A: It’s the combination of accelerators and hosts, virtualization and containers, data services, serving, and governance assembled into one platform for training and inference. GPU Scheduling improves it by matching job shapes to the right bins, honoring interconnect topology, and feeding monitoring data into placement. On ZStack, operators can view pGPU/vGPU utilization, memory, temperature, and power—signals that help policies reduce fragmentation and idle time.
A: The autoscaler turns queue pressure into the right capacity at the right time. If your node groups are shaped for common patterns—single-GPU bins for inference, 4/8-GPU bins for training, fractional pools for finetunes—new nodes arrive ready to pack jobs tightly, trimming queue time and raising effective utilization.

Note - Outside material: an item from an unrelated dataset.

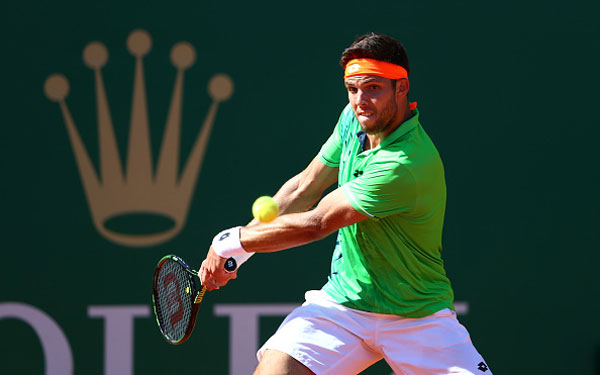 Rediff Sports - Cricket, Indian hockey, Tennis, Football, Chess, Golf - Monte Carlo Masters: Djokovic knocked out by Czech Vesely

A: GPU Sharing exposes part of a device to multiple jobs. Hard partitions (MIG-like) and MPS contexts yield high density and steady QoS for inference and small finetunes. Time-slicing works for bursty evaluations. Memory-hungry training prefers full devices for bandwidth and determinism. In ZStack, admins can virtualize pGPUs into multiple vGPUs and set sharing modes per device for clean multi-tenant boundaries.
A: Data parallelism is lenient on topology but wants steady storage throughput; tensor and pipeline parallelism prefer GPUs on the same NVLink island; expert parallelism benefits from shard-aware placement. Encode these hints as labels and anti-affinity rules, and use gang scheduling so all ranks start together.
A: Watch SM utilization, queue time (median and P95), and cost per GPU-hour per completed run. Add GPU monitoring metrics like memory utilization, power, and PCIe I/O where available; these confirm whether jobs are compute-bound or I/O-bound and guide bin-shape and topology decisions.